Saturday, August 18, 2018

Girl

Girl features a teenage boy in the process of becoming a girl. She's called Lara (previously Victor) and has just moved cities along with very supportive father and much younger brother. She's been provisionally accepted into the local and very prestigious ballet school. She's taking puberty-delaying medication and will soon be old enough to take hormone replacement therapy. A raft of supportive medical professionals are accompanying Lara and her Dad on this painful journey.

It's hard to think of a more physically and emotionally demanding course of action than changing
gender while attending a ballet academy which is physically and emotionally demanding in itself. So watching the film, we're experiencing the journey even if we don't understand it.  I imagine that's how Lara's father felt - that he was experiencing the journey form the outside. Lara clearly wants to be a girl very badly and she dislikes her male body and is prepared to go to great lengths to change it. I can support that want and that aim but I don't understand it. I don't know why she feels that way, and I was hoping that Girl might give me an insight and it really didn't, so that was a bit disappointing. Perhaps it's a bit much to expect a teenager who is having hard time to articulate why they want something so badly. There are times that I want what I think being a physically imposing man would give me (especially when I'm in a business meeting) but I don't want to be a man. I'm interested in why someone would want to change sex rather than change they way they're treated, especially when transgender people aren't treated in exactly the same way as cis-gender people.
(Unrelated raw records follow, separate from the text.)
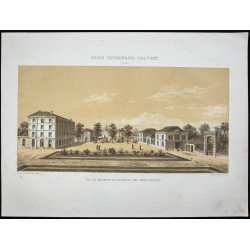 Gravure de 1873 - École vétérinaire de Maisons-Alfort - 1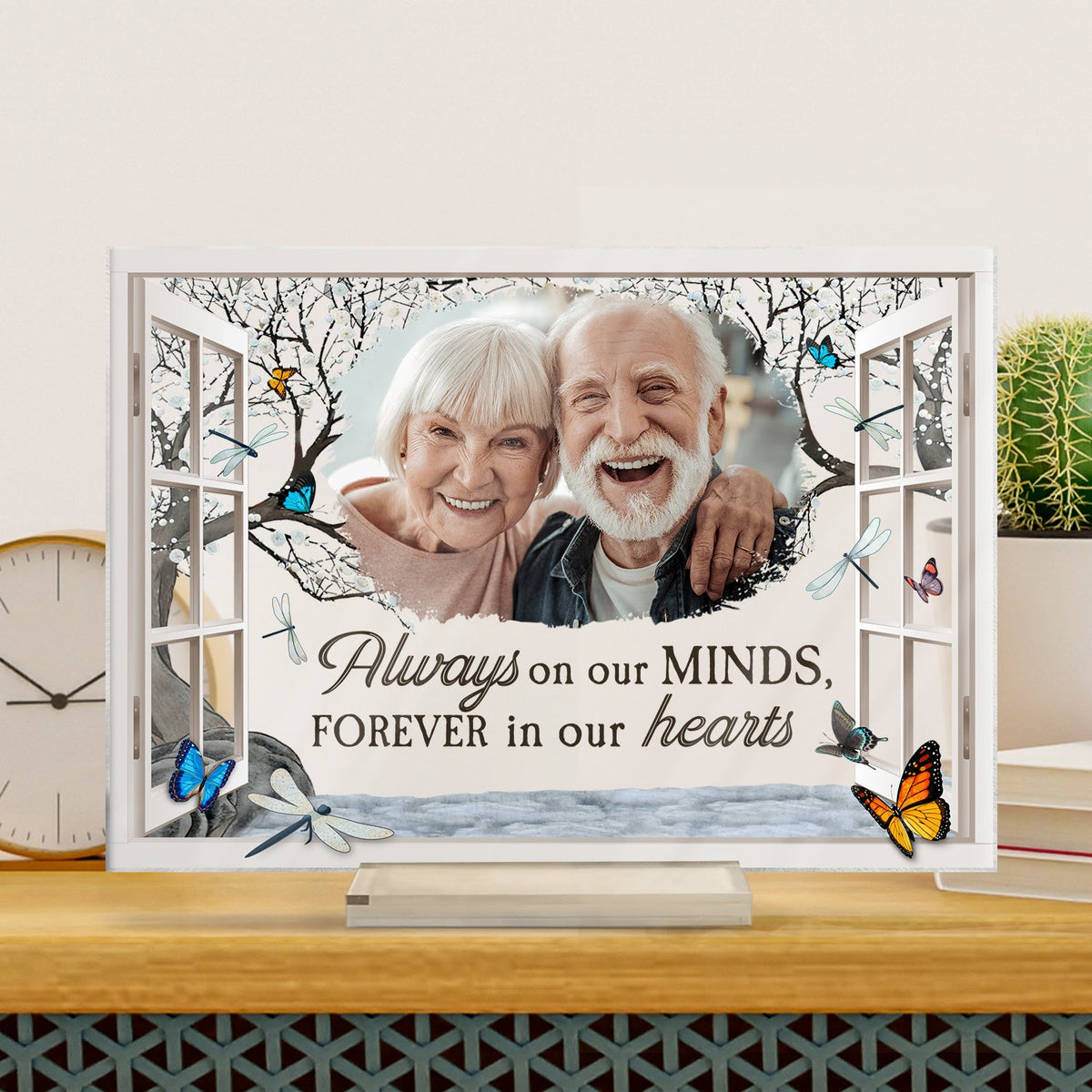 Custom Photo I'm Always With You Window - Memorial Gift For Family, Friends - Personalized Horizontal Rectangle Acrylic Plaque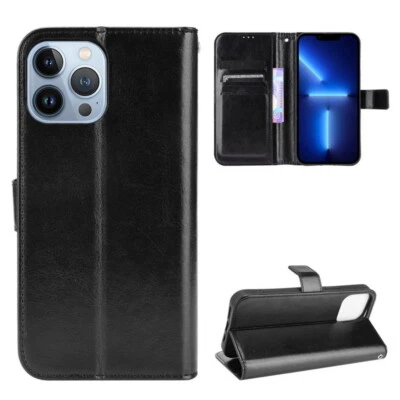 Leather Wallet Shockproof Cover Stand Flip Case For iPhone 15 14 13 Pro 12 11 8 - Image 1 of 4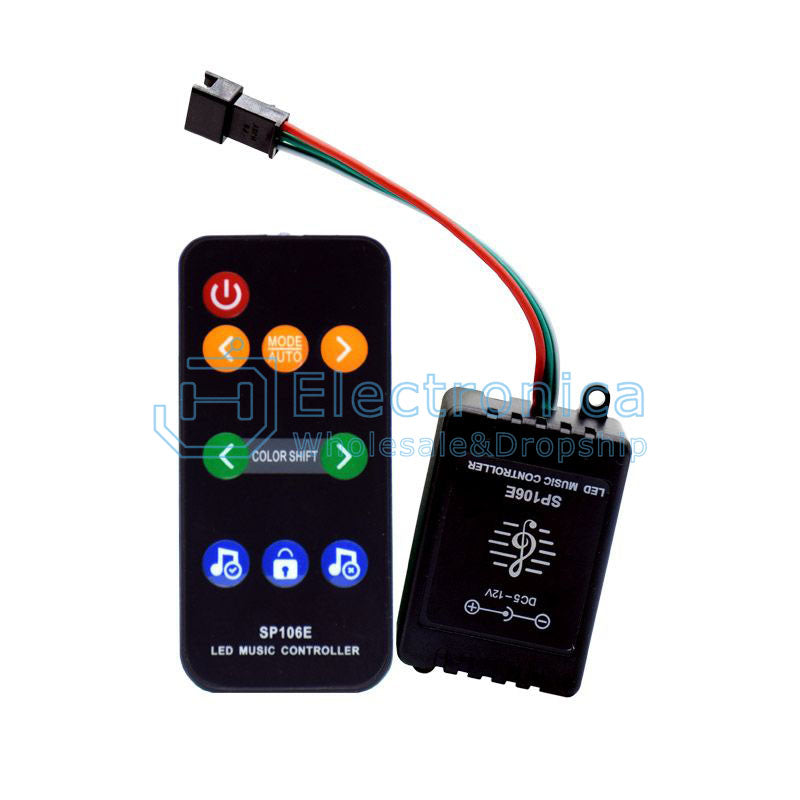 RF Full Color LED Strip Music Controller - I Found Tech Chinese Warehouse Import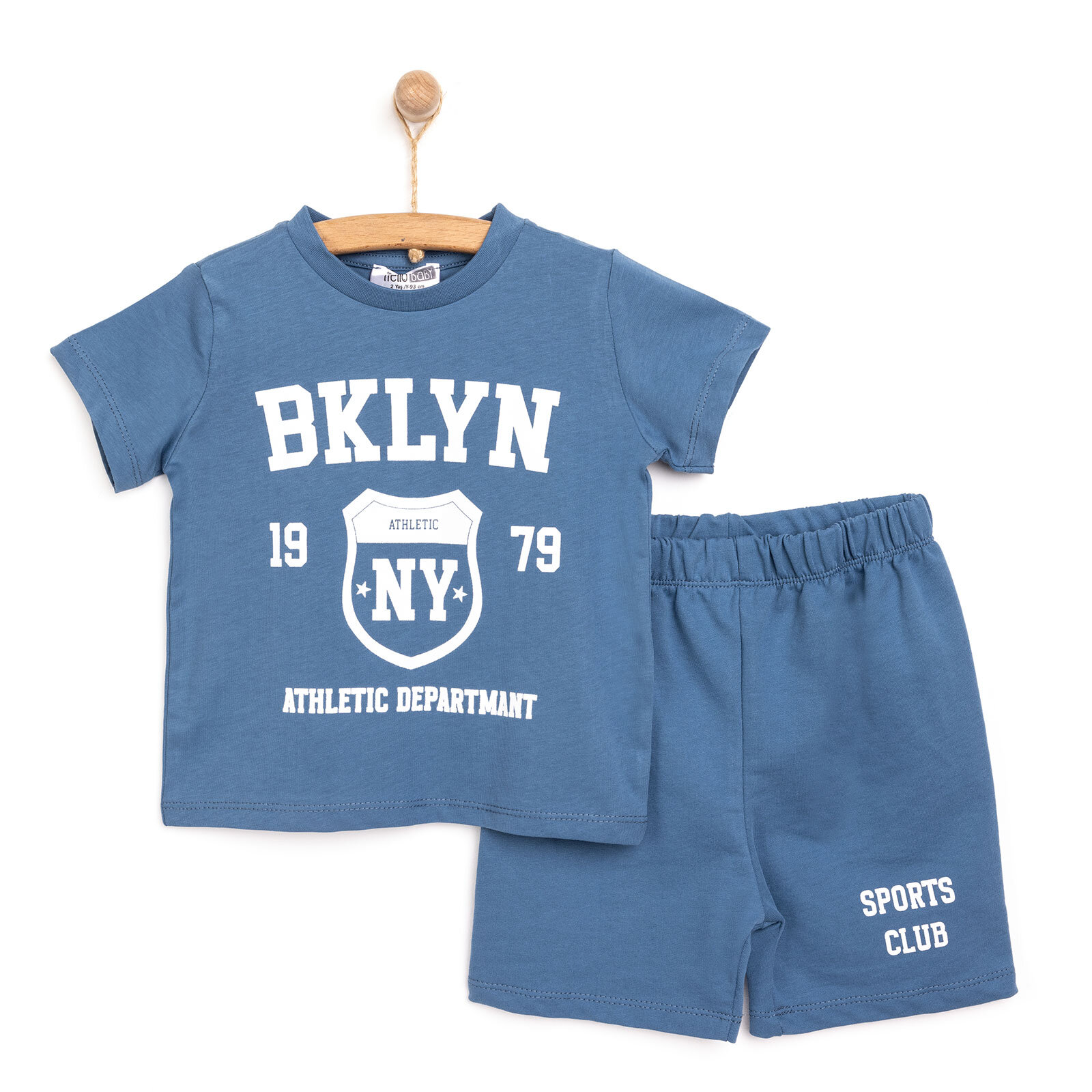 Basic Erkek Spor Klübü Desenli Şortlu Takım Erkek Bebek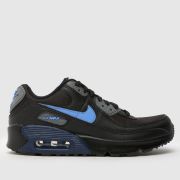 Nike black & navy air max 90 next nature Boys Youth trainers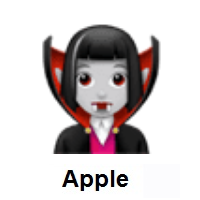 Woman Vampire: Light Skin Tone on Apple iOS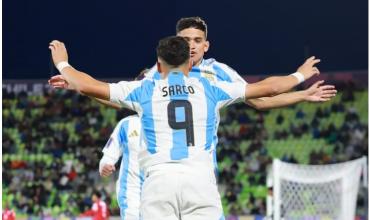 La Selección argentina Sub 20 debutó con una gran victoria ante Cuba en su debut en el Mundial de Chile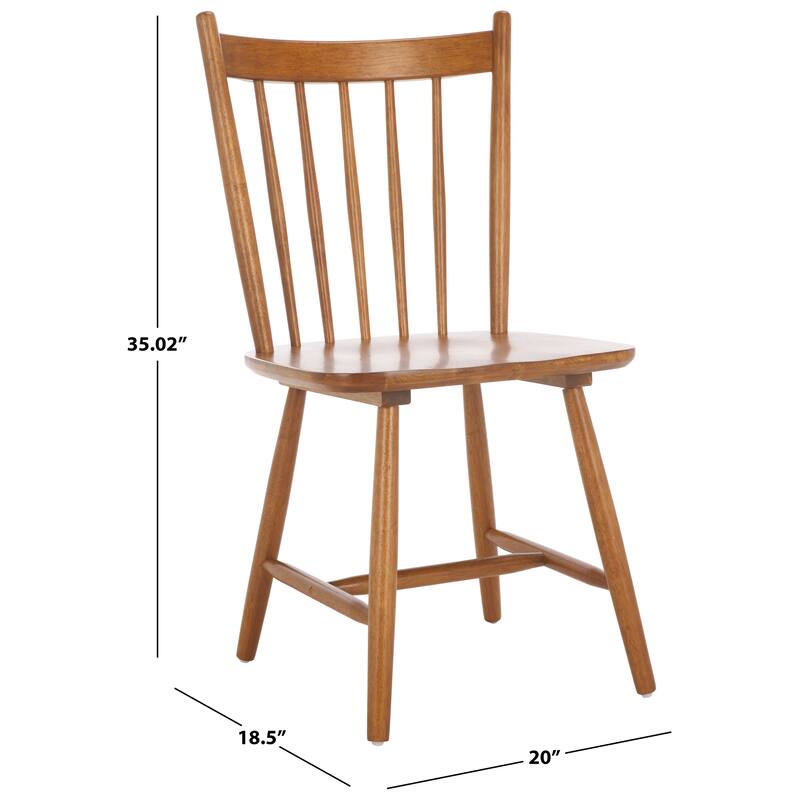 SAFAVIEH HOME Andreas Spindle Dining Chair (Set of 2) - 17"W x 20"D x 36"H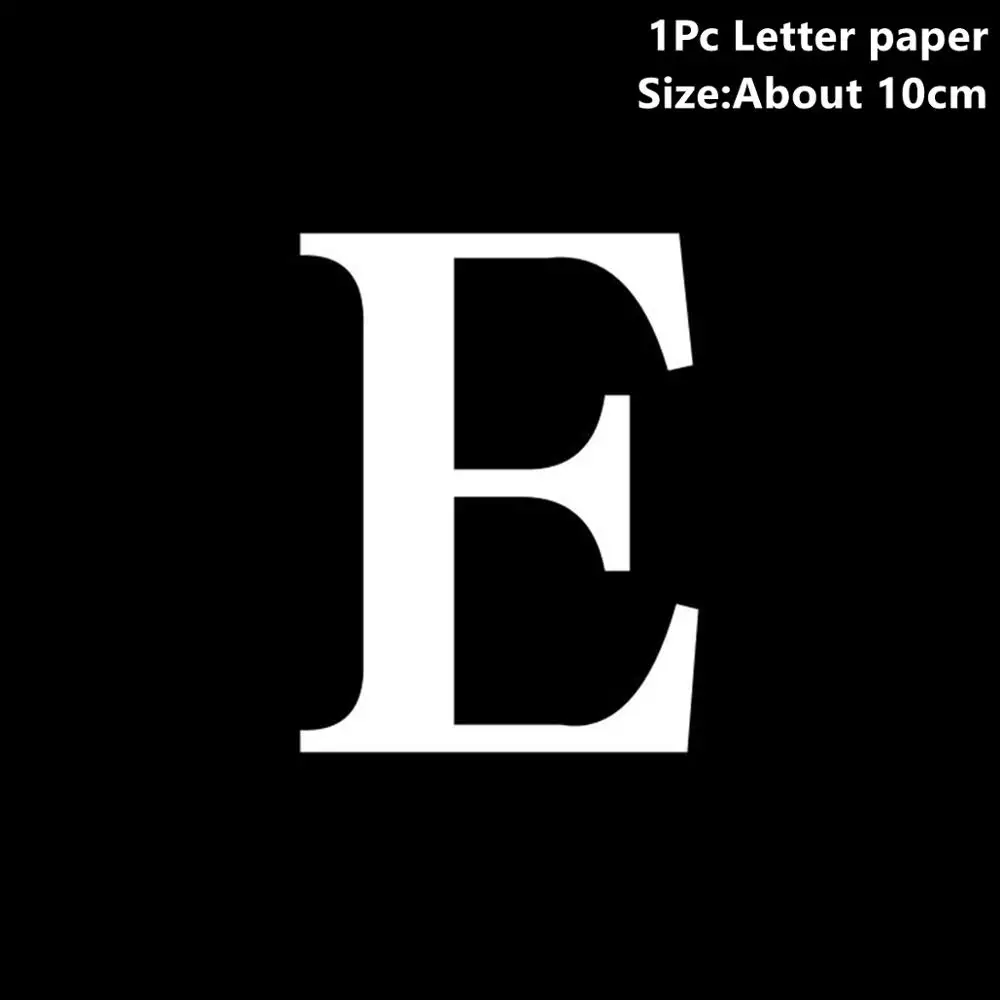 Paper Letter E Taoup детская прозрачная коробка для хранения воздушных шаров с днем рождения принадлежности для детского душа сувениры бумажная картонная коробка подарочная упаковка - Цвет: Paper Letter E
I'm digressing from the film itself which is very, very well acted and compelling. It is somewhat traumatic, and I didn't read about the self harm aspect in the NZIFF programme because Girl hadn't been rated by the censor when the paper version was printed. If I had known I may not have gone.

When I was talking to a friend about the festival and what we'd seen, he said "the best film that I saw that you probably shouldn't see because it's too upsetting was The Cleaners" And that's how I feel about Girl - a good film that you probably shouldn't see.

So no rating on this one. I could give a zero because cleaning the oven would have been more fun, but that would be denigrating the acting and the film-making in a most uncharitable way.